* _Tasks to complete_:
1/ According to the article on Cambodia after the Khmers rouges, when were the temples at Angkor built?
2/ Pick up the article on Cambodia after the Khmers rouges at the point where it ends, and write the next few paragraphs.

* _Provided text_:
========

After the killing fields

Cambodians today are looking for explanations for the disasters that have befallen their country, not least through the trials of former leaders of the communist Khmers rouges, writes David Tresilian from the capital Phnom Penh

Click to view caption
Photographs of prisoners from the hundreds on display at the Tuol Sleng Museum in Phnom Penh. Some 14,000 people were killed there by the Khmers rouges

Foreign visitors to Cambodia today tend to stay in Siem Reap, a small town in the north-west of the country from which they can explore the magnificent temples at Angkor. Built by Cambodian, or Khmer, kings between the 10th and 13th centuries, the temples have long served as symbols of Cambodian nationhood, and they are among the most important monuments in the region.

Siem Reap is reminiscent of Luxor in scale and character, and, like its Egyptian counterpart, it owes its prosperity to monuments and temples that attract tourists from across the world to what is otherwise still a sometimes little-understood and certainly under-appreciated country.

However, few such visitors may be aware that just a few decades ago Siem Reap, like the rest of the country's north-western region, was under the control of the Khmers rouges, Cambodian communist party forces or "Red Khmers", whose period in government in the 1970s made them a kind of by-word for brutality.

From April 1975, when Khmer rouge forces overthrew the US-backed Cambodian government in the capital Phnom Penh, to their own overthrow at the hands of invading Vietnamese forces in 1979, up to 1.7 million people are believed to have died as a result of Cambodian communist party rule of the country then dubbed Democratic Kampuchea.

Some of these people were murdered by the regime, dying on the infamous "killing fields" where anyone suspected of opposing Khmer rouge rule was bludgeoned to death. Others died of starvation or sickness in a country in which forced labour became the norm, and where communist party rule, supposedly aimed at economic self-sufficiency and industrial development, succeeded in turning the country into a kind of vast labour camp.

========

* _Information shown_:
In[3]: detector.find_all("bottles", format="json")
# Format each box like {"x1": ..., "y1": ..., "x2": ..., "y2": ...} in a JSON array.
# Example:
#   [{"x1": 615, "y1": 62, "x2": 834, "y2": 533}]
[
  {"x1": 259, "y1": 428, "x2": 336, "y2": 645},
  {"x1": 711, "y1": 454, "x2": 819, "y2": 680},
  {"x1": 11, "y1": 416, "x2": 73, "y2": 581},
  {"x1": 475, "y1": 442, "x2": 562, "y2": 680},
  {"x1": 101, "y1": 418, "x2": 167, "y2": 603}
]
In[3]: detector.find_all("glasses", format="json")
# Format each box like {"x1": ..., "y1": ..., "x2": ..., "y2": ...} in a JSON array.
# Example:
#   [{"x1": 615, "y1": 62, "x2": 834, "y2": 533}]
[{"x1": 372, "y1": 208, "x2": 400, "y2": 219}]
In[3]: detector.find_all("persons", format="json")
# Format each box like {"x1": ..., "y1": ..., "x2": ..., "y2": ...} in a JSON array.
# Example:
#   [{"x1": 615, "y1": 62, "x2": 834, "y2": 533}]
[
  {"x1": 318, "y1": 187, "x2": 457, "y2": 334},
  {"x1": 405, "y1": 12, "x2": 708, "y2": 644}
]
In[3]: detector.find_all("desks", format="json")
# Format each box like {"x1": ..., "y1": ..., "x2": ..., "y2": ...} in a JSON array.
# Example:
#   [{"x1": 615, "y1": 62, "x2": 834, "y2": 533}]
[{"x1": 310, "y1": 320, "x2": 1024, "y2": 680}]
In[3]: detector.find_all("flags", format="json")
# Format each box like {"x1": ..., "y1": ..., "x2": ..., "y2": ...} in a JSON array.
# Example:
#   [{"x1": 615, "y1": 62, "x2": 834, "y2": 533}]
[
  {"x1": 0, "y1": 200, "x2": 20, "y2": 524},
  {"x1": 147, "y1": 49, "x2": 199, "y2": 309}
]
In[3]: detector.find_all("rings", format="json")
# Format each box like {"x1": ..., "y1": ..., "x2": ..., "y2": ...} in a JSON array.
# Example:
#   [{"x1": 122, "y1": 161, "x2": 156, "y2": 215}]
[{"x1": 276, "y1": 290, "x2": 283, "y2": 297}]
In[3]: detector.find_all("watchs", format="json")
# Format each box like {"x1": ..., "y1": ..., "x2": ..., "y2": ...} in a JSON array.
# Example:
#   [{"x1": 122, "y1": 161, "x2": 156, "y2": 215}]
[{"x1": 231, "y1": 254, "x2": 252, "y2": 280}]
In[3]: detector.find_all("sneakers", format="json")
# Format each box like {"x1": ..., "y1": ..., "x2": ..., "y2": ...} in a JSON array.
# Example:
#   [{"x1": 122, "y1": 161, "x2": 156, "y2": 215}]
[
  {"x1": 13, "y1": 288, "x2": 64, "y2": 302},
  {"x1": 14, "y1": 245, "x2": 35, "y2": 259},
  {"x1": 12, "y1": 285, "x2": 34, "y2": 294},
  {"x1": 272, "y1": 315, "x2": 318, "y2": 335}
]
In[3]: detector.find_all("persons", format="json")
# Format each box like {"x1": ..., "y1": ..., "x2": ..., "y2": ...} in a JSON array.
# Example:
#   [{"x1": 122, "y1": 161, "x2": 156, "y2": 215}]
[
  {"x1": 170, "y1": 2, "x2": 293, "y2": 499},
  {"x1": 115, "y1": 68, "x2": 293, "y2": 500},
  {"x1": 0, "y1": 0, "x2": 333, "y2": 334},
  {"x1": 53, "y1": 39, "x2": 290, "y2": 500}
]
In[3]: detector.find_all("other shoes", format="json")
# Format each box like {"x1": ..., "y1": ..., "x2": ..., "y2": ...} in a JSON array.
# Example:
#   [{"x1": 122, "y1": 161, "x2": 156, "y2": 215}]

========

* _Results for each task_:
1/ Between the 10th and 13th centuries.

2/
Communist party authorities carried out a bizarre experiment in social engineering, involving the forced evacuation of urban areas -- two million are believed to have been evacuated from Phnom Penh alone to work on labour camps in the countryside -- the abolition of money, the destruction of the family and the attempted eradication of religion, the aim being to transform the country along Maoist lines and carry out a kind of irreversible revolution.

Anyone visiting Cambodia 30 years later, struck perhaps by the unearthly beauty of the countryside and the grace and friendliness of the people, will want to know how such a nightmare could have descended on this country of some 14 million people and what steps are being taken to bring those responsible to justice.

Such questions have a better chance of being answered today than they have had at any time since the collapse of the Khmer rouge regime in 1979. Starting in February this year after decades of delay, a UN-sponsored mixed tribunal made up of Cambodian and international judges has been trying surviving senior members of the regime that ruled Democratic Kampuchea for crimes against humanity and on other lesser charges.

While the tribunal has attracted criticism, with neither the Cambodian authorities nor the UN nor international human rights agencies apparently always being happy with the results, it has had the effect of opening the events of 30 years ago up to inspection in a country that has sometimes seemed too traumatised by the past to look too deeply into it.

While the former Cambodian communist party leader Pol Pot, "Brother Number One", real name Saloth Sar, died in mysterious circumstances in 1998, other senior members of the regime, including foreign minister Ieng Sary and minister of social affairs Ieng Thirith, the regime's second in command, Nuon Chea, and former head of state Khieu Samphan, all now in their 80s and sometimes in poor health, are in custody awaiting trial in Phnom Penh.

Only a comparatively lowly member of the hierarchy, Kaing Guek Eav, alias Duch, governor of the regime's state security prison of Tuol Sleng in Phnom Penh, has thus far been put on trial, and a verdict is expected following closing statements in November.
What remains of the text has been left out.